→ **本文**
-*-*-
【弁済供託|債権者不確知|賃貸借関係|建物所有権が不明確・サブリース】

1 賃貸借×債権者不確知の判断|建物の停止条件付譲渡
2 賃貸借×債権者不確知の判断|管理を受託した者
3 賃貸借×債権者不確知の判断|所有権の主張者登場
4 賃貸借×債権者不確知の判断|マスターリースの解除
5 賃貸借×債権者不確知の判断|二重譲渡→解消

1 賃貸借×債権者不確知の判断|建物の停止条件付譲渡

債権者不確知を理由とする弁済供託という制度があります。
『賃貸借』に関してこの供託を利用するケースが実務上多いです。
典型例について,判例を元に紹介します。
まずは,建物について所有権移転の登記があったケースを挙げます。
-*-*-
→ **表示データ**
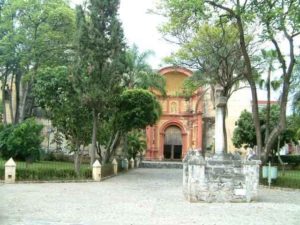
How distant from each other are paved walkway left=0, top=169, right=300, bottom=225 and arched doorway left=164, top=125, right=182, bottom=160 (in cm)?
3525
-*-*-
→ **短い課題**
債権者不確知を理由とする弁済供託を扱った本文を、最後の文の後から書き進めること。 データは本文とは関係がない。

→ **解答**
<賃貸借×債権者不確知の判断|建物の停止条件付譲渡>

あ 賃料請求のコンフリクト

次の2者が賃料受領者の候補となる状態であった
ア 賃料債権の質権者 賃貸人から賃借人への通知がなされた
イ 建物の譲受人 賃貸借の目的物が,代物弁済により譲渡された
停止条件付所有権移転の仮登記がなされた状態であった

い 裁判所の判断

所有権移転・賃貸人たる地位の移転の対抗要件はない状態である
→『質権者に受領権限がある』と判断できる
→不確知には該当しない
=弁済供託は無効である
※東京地裁昭和40年6月23日

2 賃貸借×債権者不確知の判断|管理を受託した者

賃貸物件では管理を委託する,ということが多く行われています。
ここで『賃料受領権限』の所在が問題となったケースがあります。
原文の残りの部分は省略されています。